The second broad way to grow exports is to nurture a few large firms or large-scale sector export growth opportunities (i.e. a new mining project, an LNG export terminal, the expansion of a large manufacturing facility, etc.).  Many provinces and states have done this successfully including PEI, Saskatchewan and Manitoba.  Normally, in Canada, this revolves around natural resources but not always (aerospace on PEI, for one example).  This is decidedly different than a small business-focused export strategy.

The third broad way is to attract national or international firms with existing global markets and sales channels in place to either set up a greenfield operation in your province or acquire a smaller firm giving it access to the global markets and sales channels.  This has been particularly successful in this region among services-based export sectors.  In New Brunswick, if you add up all the export revenue from national or international firms that have set up here directly or through acquisitions in business services and ICT, it is approaching $2 billion/year (international and interprovincial).  There is a high correlation between FDI (or external investment) and exports growth but governments tend to look at them as distinct.

And finally I want to revisit what we define as exports in the first place.  There is a tendency to narrowly define what we think of as exports and that is just not aligned with reality.

I have been saying we should not restrict our definition of exports to the obvious (pewter, French Fries and maple syrup).
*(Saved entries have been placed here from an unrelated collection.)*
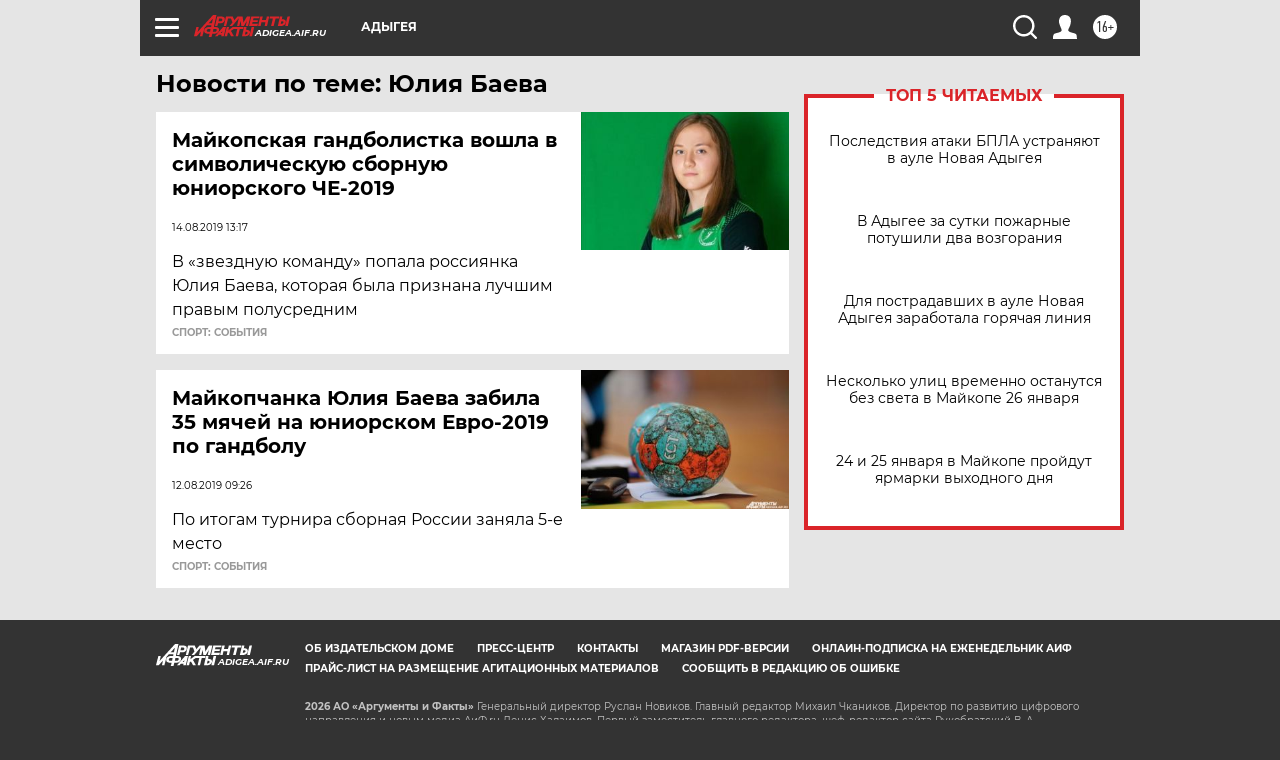

--- FILE ---
content_type: text/html
request_url: https://tns-counter.ru/nc01a**R%3Eundefined*aif_ru/ru/UTF-8/tmsec=aif_ru/346434027***
body_size: -73
content:
62DB67176976716DX1769369965:62DB67176976716DX1769369965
If we have a really good understanding of what we are actually exporting and we correlate that to growth in global market demand we will have a better change of success.

Take a look at the export values for selected New Brunswick industries (2016) – interprovincial and international exports combined.

I just threw in ‘used motor vehicles’ for kicks.  Portfolio management services is a $100 million industry for New Brunswick-based financial services firms.  Universities generated $64 million in tuition in 2016 from students outside New Brunswick – role in their living and other expenses and that likely triples or more.  NB-based data centres are generating $100 million in export revenue.  Management and consulting firms are a $32 million export sector for New Brunswick (my firm accounts for a portion of that revenue).  Lawyers generate $31 million in export revenue.  Architects and engineering firms $125 million.

Of course, you are saying those numbers mean nothing out of context.  They could be large or small.  So let’s compare a few with Nova Scotia – a province that is moderately larger in size but not by much.  Nova Scotia generates 3.5 times as much export revenue from universities, 4.7 times as much from custom software development, 3.2 times as much from management and related consulting services, 2.3 times as much from legal services, 2.4 times as much from R&D services, and 3.3 times as much from advertising and PR services.  New Brunswick, by contrast, dominates in the call centre-related export areas.  NB generated $1.1 billion more export revenue from business support services and office administrative services than Nova Scotia in 2016.

In conclusion, if a jurisdiction’s goal is to help small businesses export -that is fine but not the same thing as an export strategy.  In fact, I would argue that if we put the bulk of the effort on helping small businesses export and we lose out on big sector or FDI-based opportunities, we will hurt our economic development outcomes.

Questions to ask if you want to develop a successful export strategy:

  1. In which sectors or opportunities does our region have a strong comparative advantage?  What can we do to bolster the value proposition (while avoiding massive subsidies or market distorting policies)? 
  2. Which of these sectors or opportunities have growing global demand?  Do those sectors with declining global demand have emerging alternatives or new niche areas? 
  3. Do we have enough firms at scale that have global market reach? If yes, what can be done to encourage growth in exports? If no, where will we find the exporters?  By supporting current firms with export potential?  By encouraging external firms to invest here (greenfield or through acquisitions)?